№1, 2011/Поэтика жанра

Использовать при прочтении. О жанровом анализе лирического произведения

Разговор о жанре на современном материале нередко сопровождается сомнением: действительно ли писатель теперь мыслит жанром и ориентируется на его законы? Ясно, что предписательной силы жанр уже не имеет, но тогда какой смысл обретают традиционные определения? Наибольшую сложность в этом отношении представляет поэзия с ее склонностью к спонтанности слова и формы. На страницах нашего журнала мы не раз начинали этот разговор, полагая его важным и для критика, и для поэта. Сегодня мы продолжаем его не как сугубо теоретический, а в плане прикладной теории — с тем, чтобы показать, как память жанра участвует в формировании поэтического смысла.

 

Статья подготовлена в рамках реализации ФЦП «Научные и научно-педагогические кадры инновационной России» на 2010 — 2013 годы, ГК П658.

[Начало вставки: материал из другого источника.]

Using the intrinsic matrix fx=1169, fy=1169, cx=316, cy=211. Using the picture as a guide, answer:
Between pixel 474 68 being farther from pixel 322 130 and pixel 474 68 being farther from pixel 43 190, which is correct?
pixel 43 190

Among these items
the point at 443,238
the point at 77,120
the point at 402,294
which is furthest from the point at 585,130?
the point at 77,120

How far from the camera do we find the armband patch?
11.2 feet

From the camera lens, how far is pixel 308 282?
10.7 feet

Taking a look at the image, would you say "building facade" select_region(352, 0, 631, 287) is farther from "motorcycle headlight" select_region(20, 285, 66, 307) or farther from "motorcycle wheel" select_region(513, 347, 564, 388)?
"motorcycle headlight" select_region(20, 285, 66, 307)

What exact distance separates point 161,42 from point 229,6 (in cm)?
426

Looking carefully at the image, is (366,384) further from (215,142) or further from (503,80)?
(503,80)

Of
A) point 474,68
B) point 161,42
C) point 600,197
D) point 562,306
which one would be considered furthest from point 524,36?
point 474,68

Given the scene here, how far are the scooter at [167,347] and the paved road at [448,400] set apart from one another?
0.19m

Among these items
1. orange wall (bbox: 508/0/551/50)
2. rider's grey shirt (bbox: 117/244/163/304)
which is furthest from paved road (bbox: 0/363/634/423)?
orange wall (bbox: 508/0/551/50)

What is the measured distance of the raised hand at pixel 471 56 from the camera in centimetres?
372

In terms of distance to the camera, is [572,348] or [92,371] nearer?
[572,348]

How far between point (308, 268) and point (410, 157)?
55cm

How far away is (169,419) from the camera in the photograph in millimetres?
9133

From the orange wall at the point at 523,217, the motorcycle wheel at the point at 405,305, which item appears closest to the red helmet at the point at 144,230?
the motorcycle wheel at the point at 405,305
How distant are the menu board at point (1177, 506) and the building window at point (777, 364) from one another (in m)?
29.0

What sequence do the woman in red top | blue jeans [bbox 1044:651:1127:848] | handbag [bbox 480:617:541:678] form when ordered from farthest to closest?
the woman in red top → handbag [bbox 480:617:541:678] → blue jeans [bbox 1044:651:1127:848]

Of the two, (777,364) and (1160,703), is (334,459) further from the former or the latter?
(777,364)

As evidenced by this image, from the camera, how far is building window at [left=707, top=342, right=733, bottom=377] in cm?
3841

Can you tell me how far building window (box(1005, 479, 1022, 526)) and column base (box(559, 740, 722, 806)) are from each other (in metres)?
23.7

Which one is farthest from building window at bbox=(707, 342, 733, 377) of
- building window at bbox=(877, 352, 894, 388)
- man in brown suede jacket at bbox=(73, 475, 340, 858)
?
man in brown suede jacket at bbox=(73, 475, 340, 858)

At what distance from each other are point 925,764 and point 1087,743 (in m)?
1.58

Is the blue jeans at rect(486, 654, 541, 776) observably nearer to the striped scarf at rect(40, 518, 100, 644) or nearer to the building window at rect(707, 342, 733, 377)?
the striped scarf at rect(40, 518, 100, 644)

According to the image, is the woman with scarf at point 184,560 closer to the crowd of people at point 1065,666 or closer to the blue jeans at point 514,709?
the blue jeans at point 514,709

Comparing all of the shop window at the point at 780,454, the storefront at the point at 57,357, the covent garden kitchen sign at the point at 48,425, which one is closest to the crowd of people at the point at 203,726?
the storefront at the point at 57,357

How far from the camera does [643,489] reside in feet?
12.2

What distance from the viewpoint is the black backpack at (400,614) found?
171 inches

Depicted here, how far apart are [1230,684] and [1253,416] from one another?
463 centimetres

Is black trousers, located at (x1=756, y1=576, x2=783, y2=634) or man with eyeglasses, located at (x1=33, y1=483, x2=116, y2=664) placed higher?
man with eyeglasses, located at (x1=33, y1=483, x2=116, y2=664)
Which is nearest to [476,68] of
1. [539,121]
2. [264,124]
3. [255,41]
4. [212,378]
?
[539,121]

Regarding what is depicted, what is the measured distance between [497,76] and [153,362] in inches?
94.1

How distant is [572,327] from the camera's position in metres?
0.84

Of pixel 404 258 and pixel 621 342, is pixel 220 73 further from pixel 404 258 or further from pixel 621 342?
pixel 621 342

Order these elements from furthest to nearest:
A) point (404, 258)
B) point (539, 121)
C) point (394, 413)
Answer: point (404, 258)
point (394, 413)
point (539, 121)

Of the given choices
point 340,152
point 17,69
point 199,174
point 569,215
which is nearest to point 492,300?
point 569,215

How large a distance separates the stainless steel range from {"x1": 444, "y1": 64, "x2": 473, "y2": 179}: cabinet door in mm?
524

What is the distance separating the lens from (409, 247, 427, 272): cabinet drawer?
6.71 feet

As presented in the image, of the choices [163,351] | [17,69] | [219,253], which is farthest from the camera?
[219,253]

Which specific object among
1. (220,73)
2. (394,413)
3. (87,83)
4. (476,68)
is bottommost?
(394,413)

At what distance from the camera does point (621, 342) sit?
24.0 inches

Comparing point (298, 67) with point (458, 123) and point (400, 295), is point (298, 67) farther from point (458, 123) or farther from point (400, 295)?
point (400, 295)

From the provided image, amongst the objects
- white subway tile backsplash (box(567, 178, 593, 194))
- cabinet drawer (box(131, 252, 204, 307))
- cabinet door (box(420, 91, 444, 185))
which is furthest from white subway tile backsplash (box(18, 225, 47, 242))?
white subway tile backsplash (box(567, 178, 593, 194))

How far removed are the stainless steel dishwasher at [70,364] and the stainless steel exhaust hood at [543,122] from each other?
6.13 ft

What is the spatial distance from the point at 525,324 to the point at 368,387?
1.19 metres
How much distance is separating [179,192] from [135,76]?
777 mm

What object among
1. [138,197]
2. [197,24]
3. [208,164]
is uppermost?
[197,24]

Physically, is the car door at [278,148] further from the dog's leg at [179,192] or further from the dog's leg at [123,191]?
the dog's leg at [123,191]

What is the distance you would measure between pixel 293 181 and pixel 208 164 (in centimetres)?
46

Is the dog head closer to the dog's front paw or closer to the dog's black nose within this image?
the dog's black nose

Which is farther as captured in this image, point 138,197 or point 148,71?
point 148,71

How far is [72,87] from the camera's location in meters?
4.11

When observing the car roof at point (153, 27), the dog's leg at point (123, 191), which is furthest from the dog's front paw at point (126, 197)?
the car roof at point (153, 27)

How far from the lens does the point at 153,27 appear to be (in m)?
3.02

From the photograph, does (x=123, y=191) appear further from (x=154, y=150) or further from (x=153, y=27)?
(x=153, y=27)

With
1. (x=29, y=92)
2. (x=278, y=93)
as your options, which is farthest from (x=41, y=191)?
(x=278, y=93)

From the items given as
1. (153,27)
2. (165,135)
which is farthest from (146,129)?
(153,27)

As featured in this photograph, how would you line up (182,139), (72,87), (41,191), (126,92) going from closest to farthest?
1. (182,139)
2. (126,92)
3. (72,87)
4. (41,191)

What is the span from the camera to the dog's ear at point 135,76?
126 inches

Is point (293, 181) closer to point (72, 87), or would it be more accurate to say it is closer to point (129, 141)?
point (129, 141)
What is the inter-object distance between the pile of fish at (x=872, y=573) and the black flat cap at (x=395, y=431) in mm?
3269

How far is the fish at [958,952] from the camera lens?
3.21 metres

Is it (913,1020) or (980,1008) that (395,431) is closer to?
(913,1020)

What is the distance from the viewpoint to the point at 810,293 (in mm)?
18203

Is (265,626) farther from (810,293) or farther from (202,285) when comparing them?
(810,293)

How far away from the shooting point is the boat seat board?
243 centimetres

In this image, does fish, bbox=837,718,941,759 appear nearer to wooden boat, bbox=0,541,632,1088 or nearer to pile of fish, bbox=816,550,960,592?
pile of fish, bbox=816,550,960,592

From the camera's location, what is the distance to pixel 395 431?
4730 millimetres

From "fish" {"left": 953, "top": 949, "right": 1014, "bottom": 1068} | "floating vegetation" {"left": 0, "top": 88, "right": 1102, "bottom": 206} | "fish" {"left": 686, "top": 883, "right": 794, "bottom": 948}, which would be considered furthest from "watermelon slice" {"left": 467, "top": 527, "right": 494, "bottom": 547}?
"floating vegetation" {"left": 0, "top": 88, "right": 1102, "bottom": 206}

Фиаско большинства жанровых классификаций в сфере лирики объясняется тем, что исследователи недостаточно четко определились, какова роль жанра внутри лирического произведения. Как только внимание перемещается на уровень текстов, красиво выписанные жанровые ярлыки отказываются работать — становятся очевидными отсутствие внятного понимания, что такое жанровый анализ, и неадекватность наполнения категории жанра задачам такого анализа.

Сегодня назвать анализируемое стихотворение элегией или идиллией недостаточно. Необходимо более детальное представление о том, как жанр раскрывает себя на уровне поэтики лирического произведения. Приведу два примера исследовательской работы с лирическим произведением, в которых жанровый подход заявляется или затрагивается, но не реализуется.

О. Федотов пишет статью о весьма интересной разновидности жанра элегии в творчестве Иосифа Бродского — «элегии на смерть поэта»1. Единственная характеристика этого жанра взята из эссе поэта «Об одном стихотворении», в котором Бродский заодно обозначил три жанровых модификации элегии «на смерть поэта» — «1) стихи, обращенные к великим поэтам прошлого; 2) стихи, оплакивающие смерть современника и 3) обращения, так сказать, к самому себе, т.е. традиционные «автоэпитафии», у истоков которых стоит ода Горация «Exegi monumentum…»»2. Далее Федотов рассматривает «наиболее характерные образцы» всех трех выделенных групп. Однако при чтении текстов исследователь к жанру не возвращается — он анализирует «аллюзии», «темы», трактует отдельные темные места стихотворений, восстанавливает контекст их создания, в отдельных случаях рассматривает ритмическое и образное соотношение стихотворения Бродского с текстом Уистана Одена, на который поэт явно ориентировался. Однако о чем бы ни говорил исследователь, о жанре нет никакого упоминания — этот вопрос для него как бы изначально решен. При том, что жанр взят весьма точный (за точность, впрочем, в данном случае стоит благодарить скорее Бродского), он фактически не задействован при прочтении стихотворений, а потому остаются вопросы: что жанр позволяет понять в лирическом произведении? нужно ли вообще определять его, если определение ограничивается навешиванием ярлыка?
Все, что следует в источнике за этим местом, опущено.